Image-caption web data:
◇ ◇ ◇ ◇
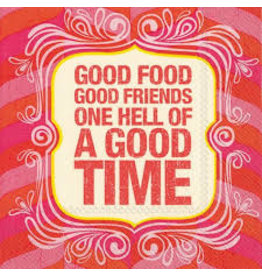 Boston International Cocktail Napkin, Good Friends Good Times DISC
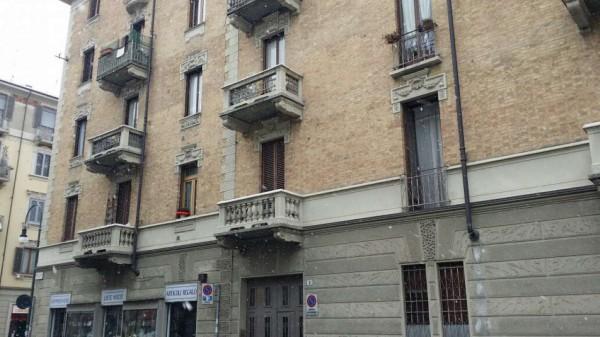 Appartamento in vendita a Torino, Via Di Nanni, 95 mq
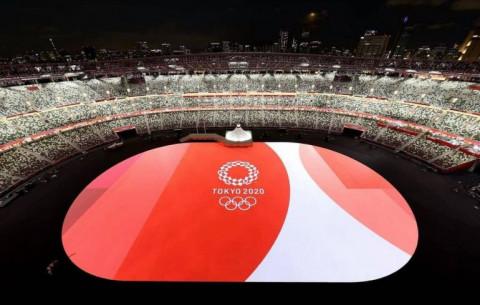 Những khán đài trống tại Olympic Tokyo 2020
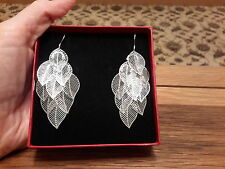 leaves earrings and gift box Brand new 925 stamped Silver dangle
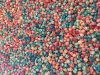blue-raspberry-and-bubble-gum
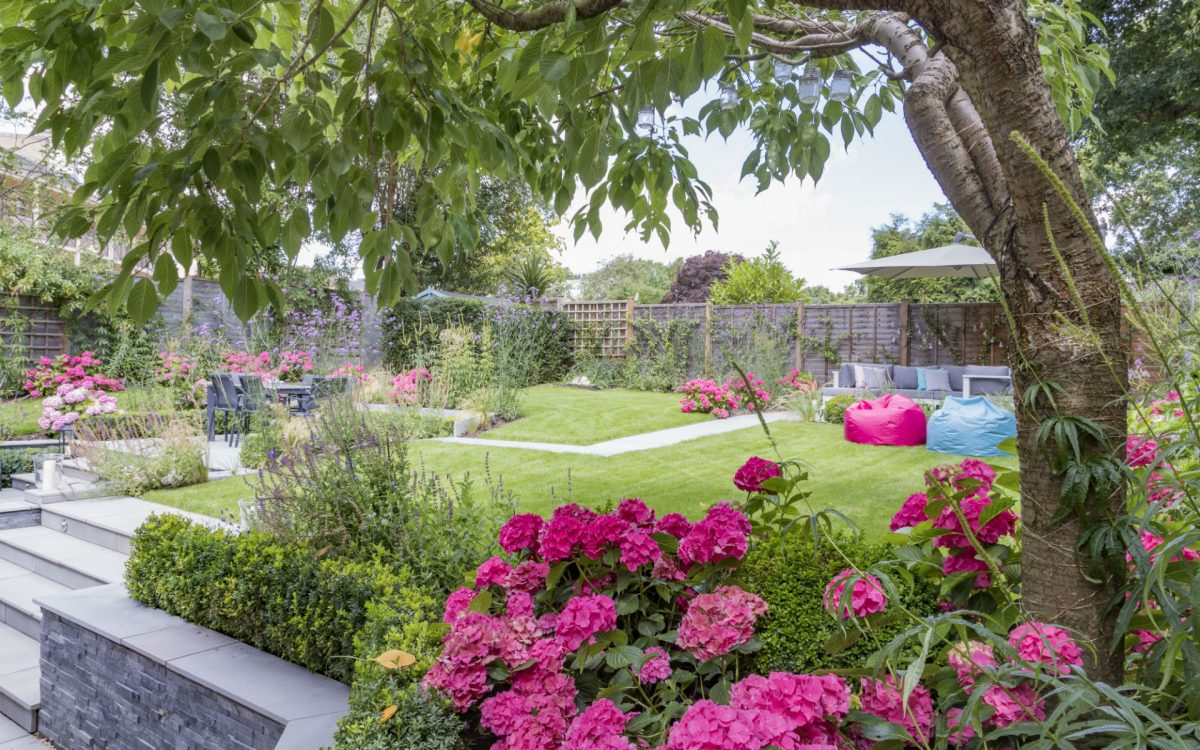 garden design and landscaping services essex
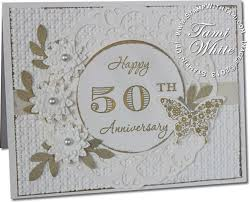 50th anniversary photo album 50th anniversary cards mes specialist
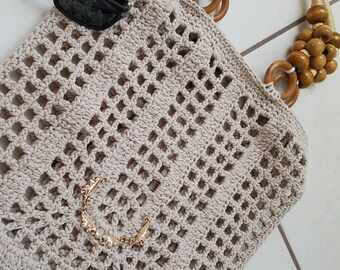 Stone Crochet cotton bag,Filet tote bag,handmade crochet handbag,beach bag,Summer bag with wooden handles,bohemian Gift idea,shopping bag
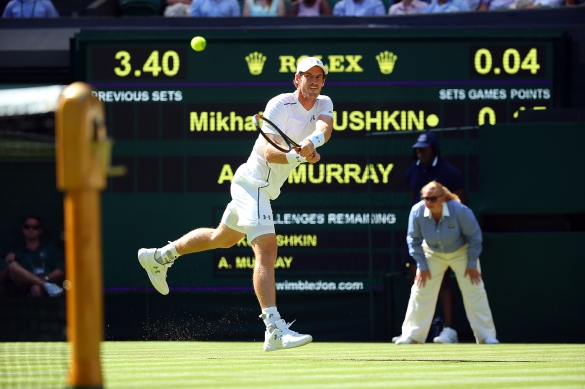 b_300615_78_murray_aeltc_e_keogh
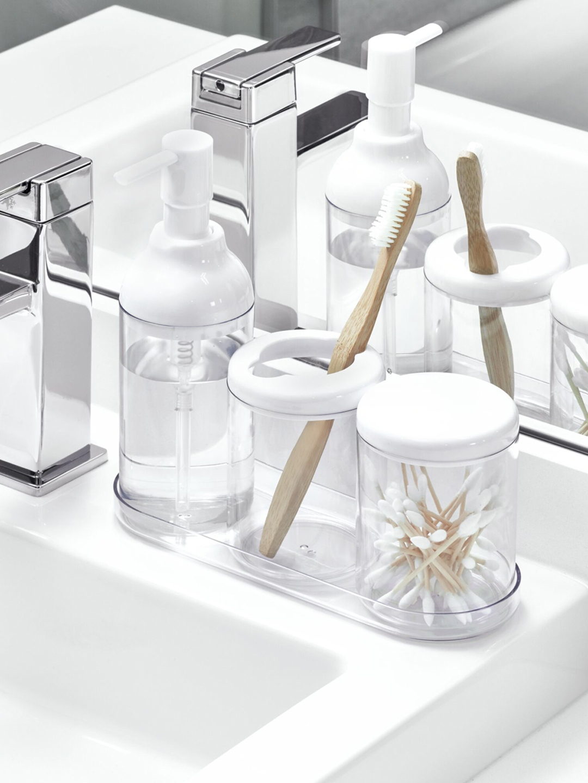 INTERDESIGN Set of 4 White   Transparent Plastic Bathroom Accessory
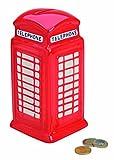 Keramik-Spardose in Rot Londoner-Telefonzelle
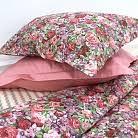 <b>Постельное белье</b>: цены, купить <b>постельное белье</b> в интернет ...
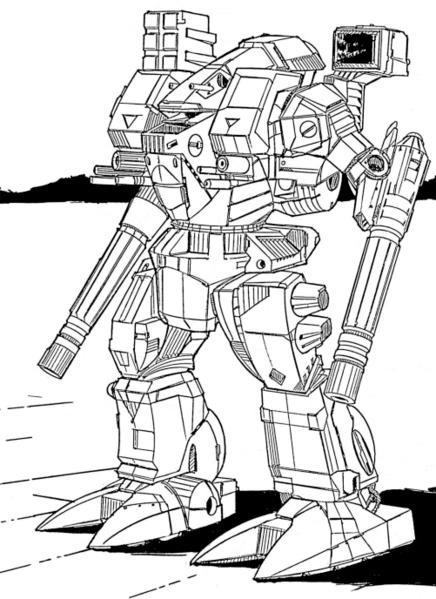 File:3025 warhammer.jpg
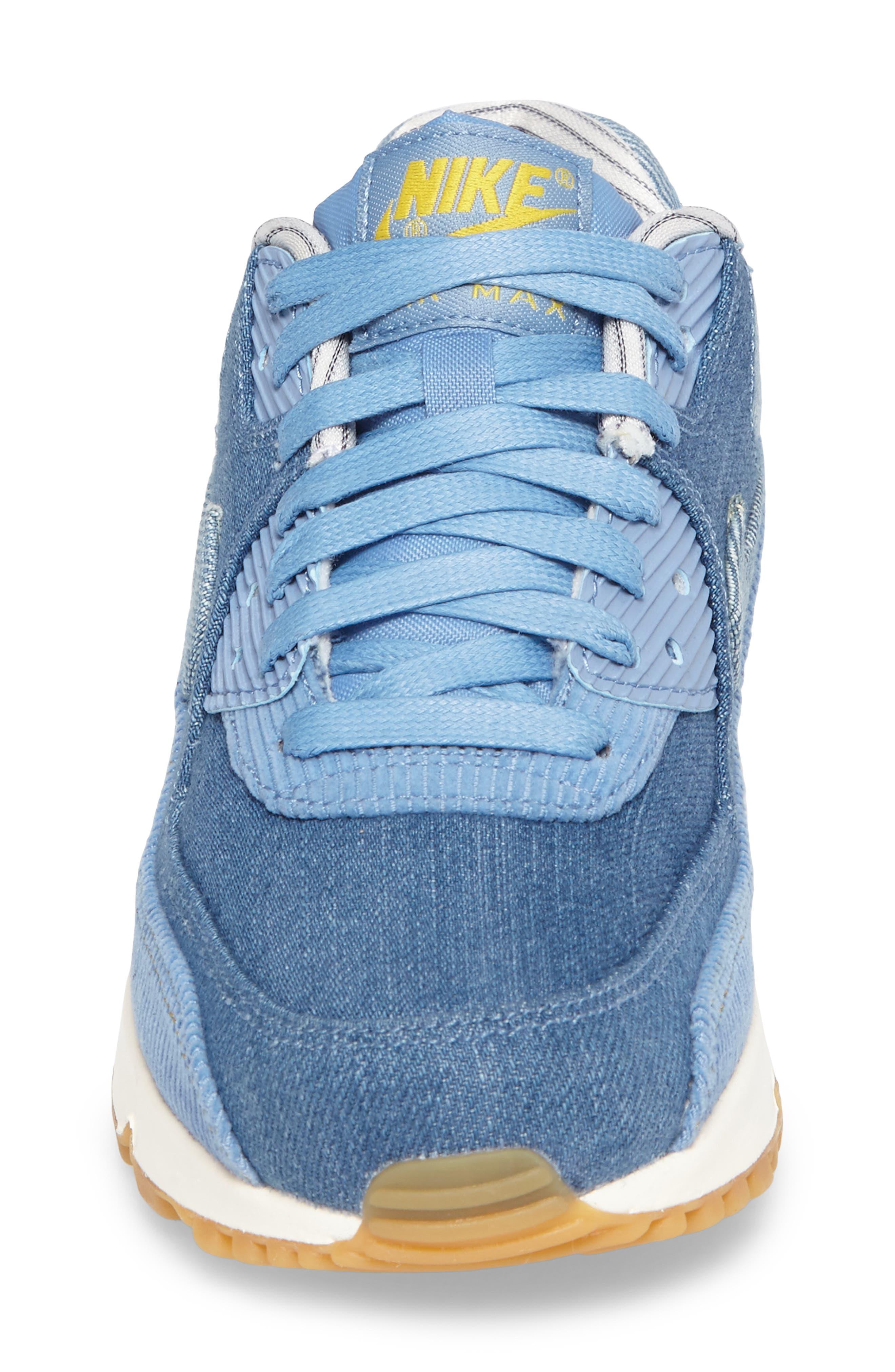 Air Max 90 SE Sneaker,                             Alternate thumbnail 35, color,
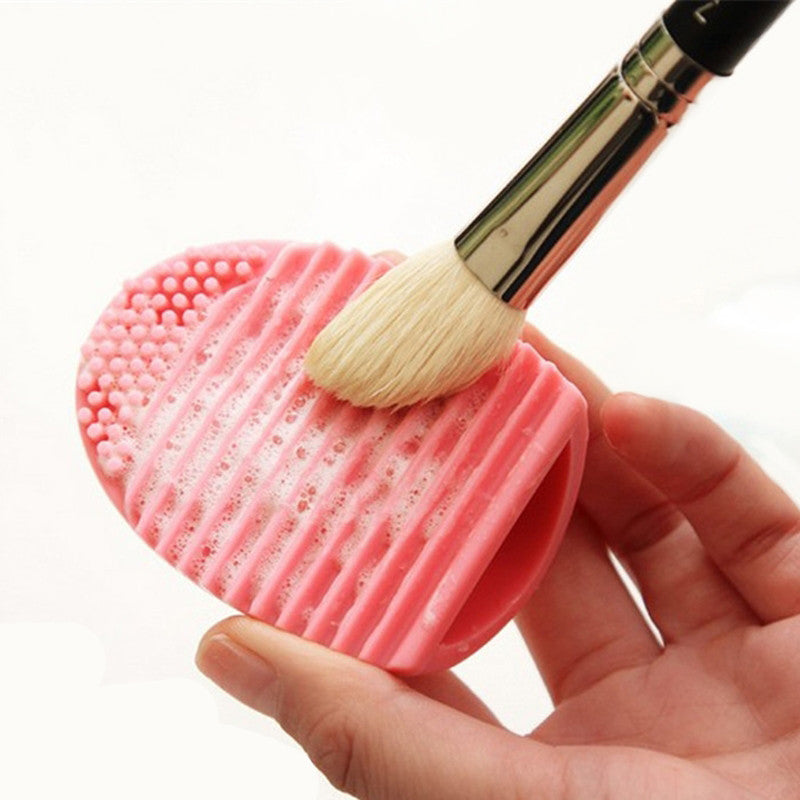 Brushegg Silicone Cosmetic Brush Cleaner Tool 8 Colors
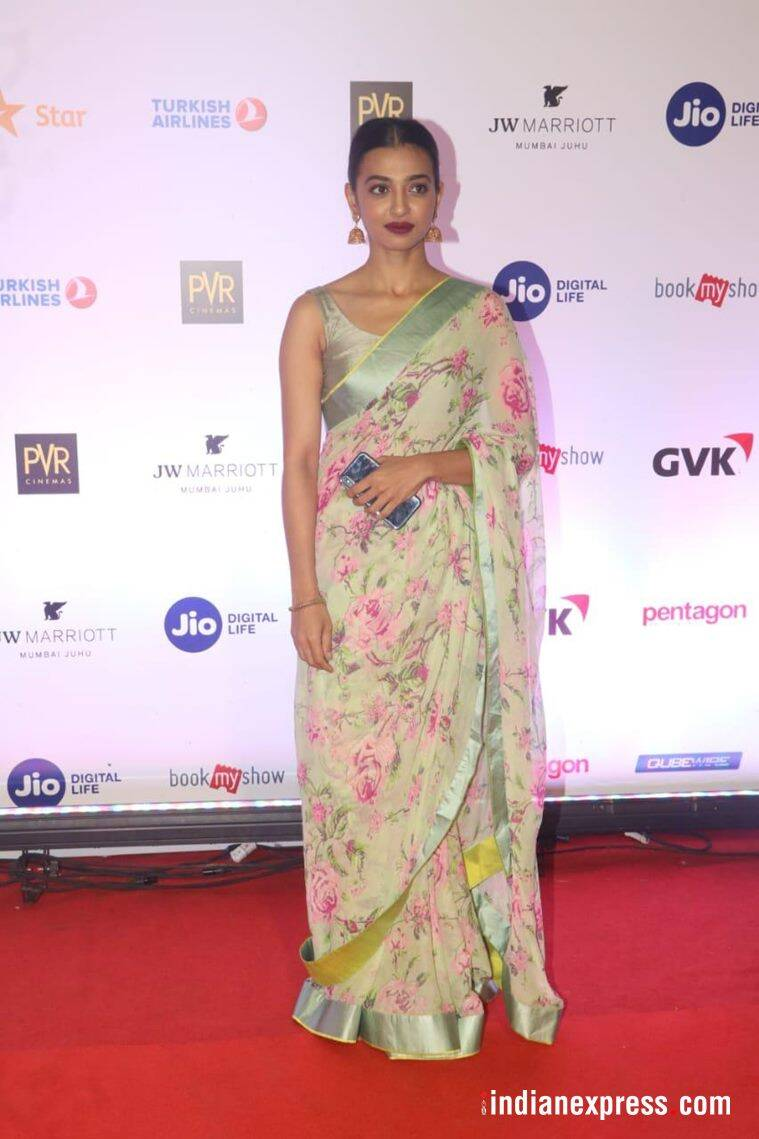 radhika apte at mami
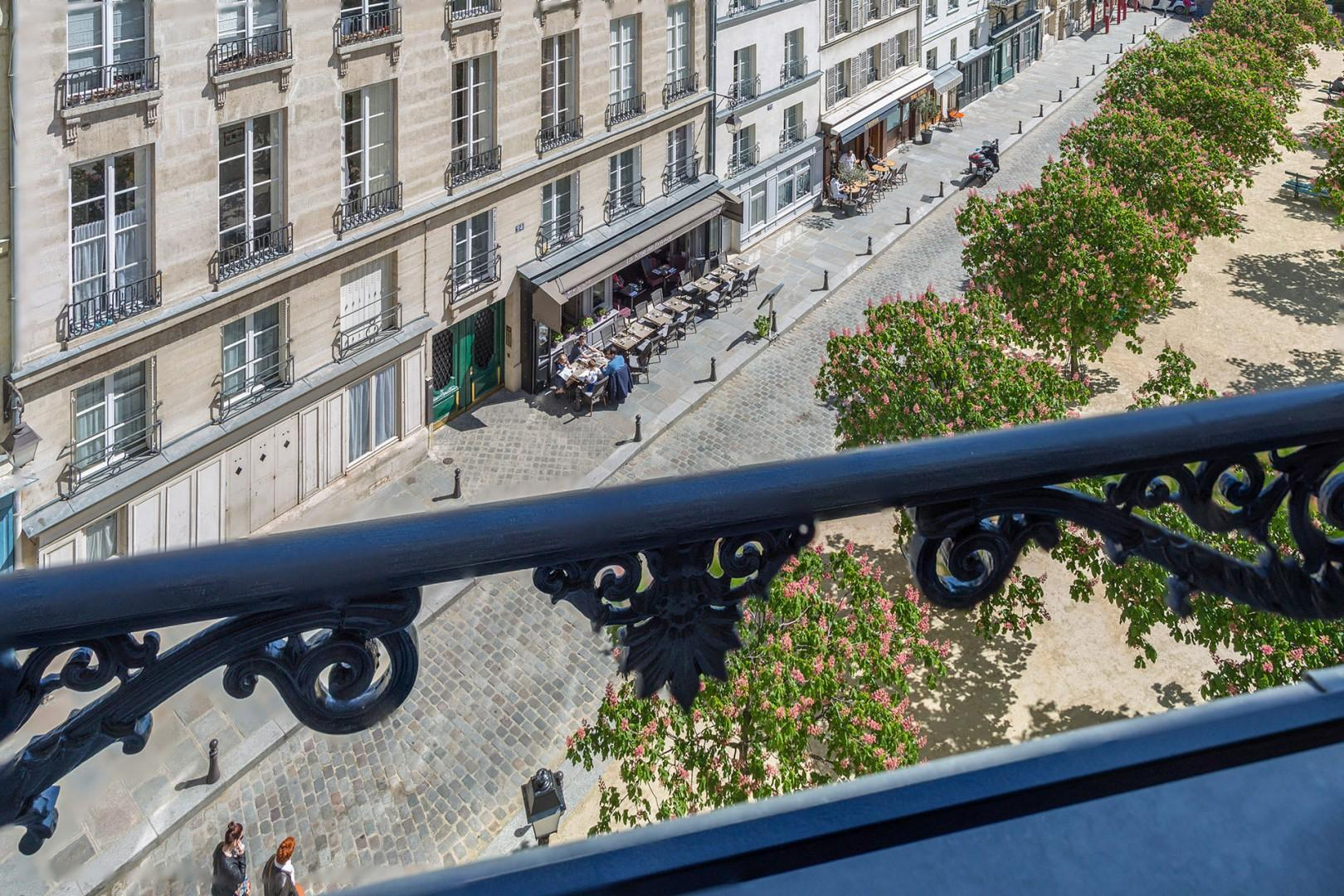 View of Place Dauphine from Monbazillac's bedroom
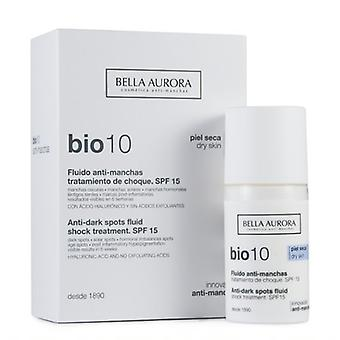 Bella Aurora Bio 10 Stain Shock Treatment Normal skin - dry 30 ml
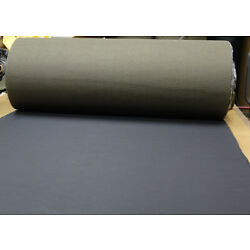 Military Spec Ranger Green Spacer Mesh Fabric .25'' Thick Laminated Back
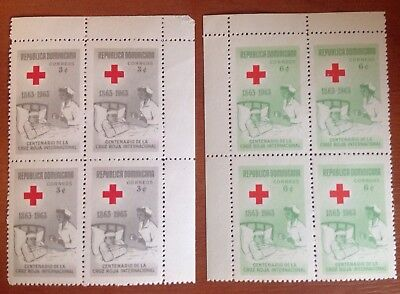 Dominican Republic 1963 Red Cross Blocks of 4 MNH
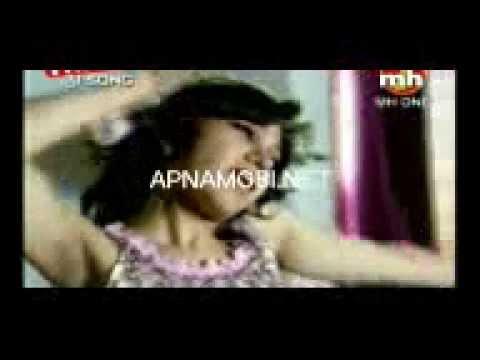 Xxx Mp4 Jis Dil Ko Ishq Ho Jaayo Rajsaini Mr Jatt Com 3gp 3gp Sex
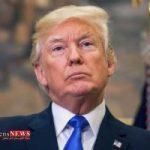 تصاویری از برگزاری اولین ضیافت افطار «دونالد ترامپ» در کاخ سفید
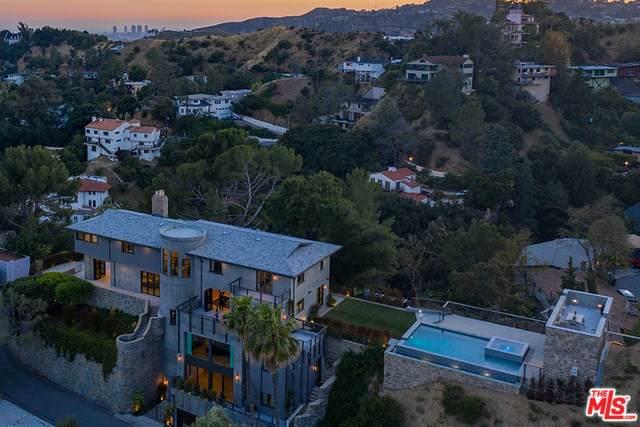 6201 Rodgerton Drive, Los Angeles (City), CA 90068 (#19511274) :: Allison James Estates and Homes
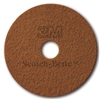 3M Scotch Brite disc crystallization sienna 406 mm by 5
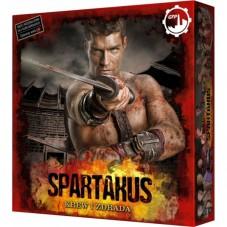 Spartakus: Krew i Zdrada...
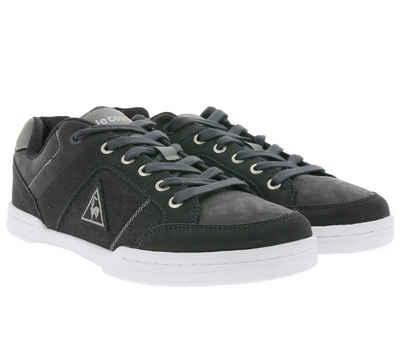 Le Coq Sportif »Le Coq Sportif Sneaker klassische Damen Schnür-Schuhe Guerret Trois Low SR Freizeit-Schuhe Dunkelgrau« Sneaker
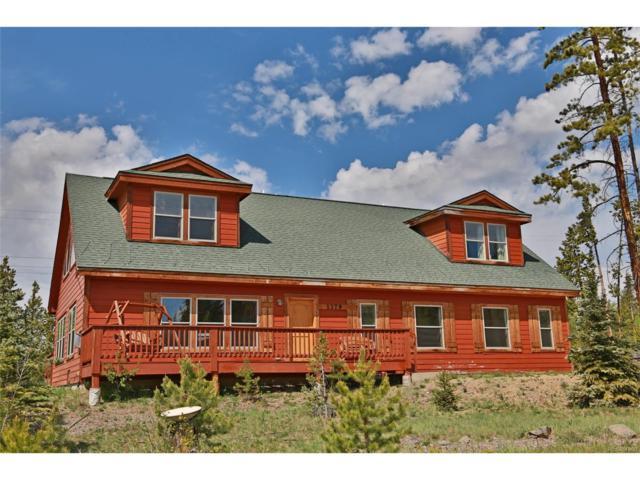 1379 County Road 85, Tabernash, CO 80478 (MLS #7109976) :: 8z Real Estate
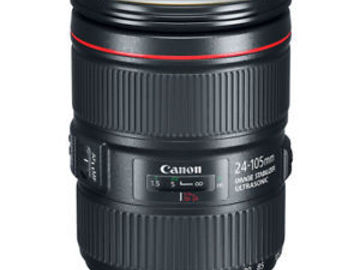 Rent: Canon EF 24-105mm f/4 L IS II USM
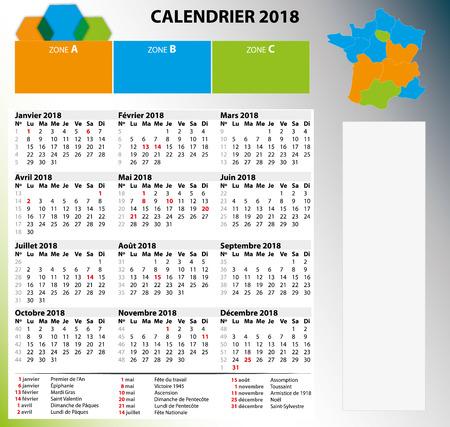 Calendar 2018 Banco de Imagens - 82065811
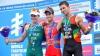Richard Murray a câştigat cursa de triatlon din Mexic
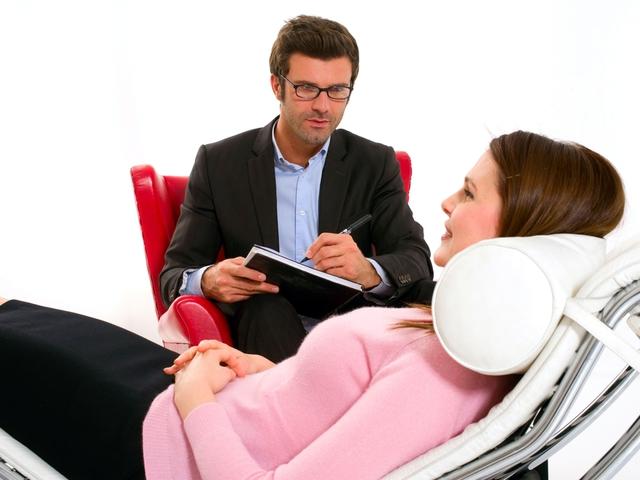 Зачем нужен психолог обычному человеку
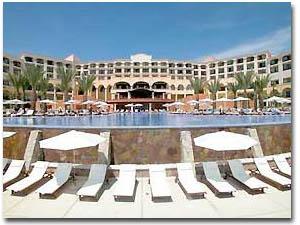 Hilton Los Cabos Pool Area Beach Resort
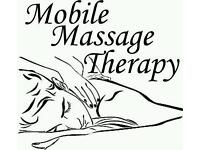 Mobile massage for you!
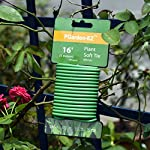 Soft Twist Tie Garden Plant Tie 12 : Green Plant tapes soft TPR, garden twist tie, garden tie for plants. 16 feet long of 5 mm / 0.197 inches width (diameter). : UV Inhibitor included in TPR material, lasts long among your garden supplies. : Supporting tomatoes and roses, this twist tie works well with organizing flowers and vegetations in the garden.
◇ ◇ ◇ ◇
TASK GOAL ▸ Render the records above word for word and leave the pictures out.

RESULT ▸
 Boston International Cocktail Napkin, Good Friends Good Times DISC
 Appartamento in vendita a Torino, Via Di Nanni, 95 mq
 Những khán đài trống tại Olympic Tokyo 2020
 leaves earrings and gift box Brand new 925 stamped Silver dangle
blue-raspberry-and-bubble-gum
 garden design and landscaping services essex
 50th anniversary photo album 50th anniversary cards mes specialist
 Stone Crochet cotton bag,Filet tote bag,handmade crochet handbag,beach bag,Summer bag with wooden handles,bohemian Gift idea,shopping bag
 b_300615_78_murray_aeltc_e_keogh
 INTERDESIGN Set of 4 White   Transparent Plastic Bathroom Accessory
 Keramik-Spardose in Rot Londoner-Telefonzelle
 <b>Постельное белье</b>: цены, купить <b>постельное белье</b> в интернет ...
 File:3025 warhammer.jpg
 Air Max 90 SE Sneaker,                             Alternate thumbnail 35, color,
 Brushegg Silicone Cosmetic Brush Cleaner Tool 8 Colors
 radhika apte at mami
 View of Place Dauphine from Monbazillac's bedroom
 Bella Aurora Bio 10 Stain Shock Treatment Normal skin - dry 30 ml
 Military Spec Ranger Green Spacer Mesh Fabric .25'' Thick Laminated Back
 Dominican Republic 1963 Red Cross Blocks of 4 MNH
 Xxx Mp4 Jis Dil Ko Ishq Ho Jaayo Rajsaini Mr Jatt Com 3gp 3gp Sex
 تصاویری از برگزاری اولین ضیافت افطار «دونالد ترامپ» در کاخ سفید
 6201 Rodgerton Drive, Los Angeles (City), CA 90068 (#19511274) :: Allison James Estates and Homes
 3M Scotch Brite disc crystallization sienna 406 mm by 5
 Spartakus: Krew i Zdrada...
 Le Coq Sportif »Le Coq Sportif Sneaker klassische Damen Schnür-Schuhe Guerret Trois Low SR Freizeit-Schuhe Dunkelgrau« Sneaker
 1379 County Road 85, Tabernash, CO 80478 (MLS #7109976) :: 8z Real Estate
 Rent: Canon EF 24-105mm f/4 L IS II USM
 Calendar 2018 Banco de Imagens - 82065811
Richard Murray a câştigat cursa de triatlon din Mexic
 Зачем нужен психолог обычному человеку
 Hilton Los Cabos Pool Area Beach Resort
 Mobile massage for you!
 Soft Twist Tie Garden Plant Tie 12 : Green Plant tapes soft TPR, garden twist tie, garden tie for plants. 16 feet long of 5 mm / 0.197 inches width (diameter). : UV Inhibitor included in TPR material, lasts long among your garden supplies. : Supporting tomatoes and roses, this twist tie works well with organizing flowers and vegetations in the garden.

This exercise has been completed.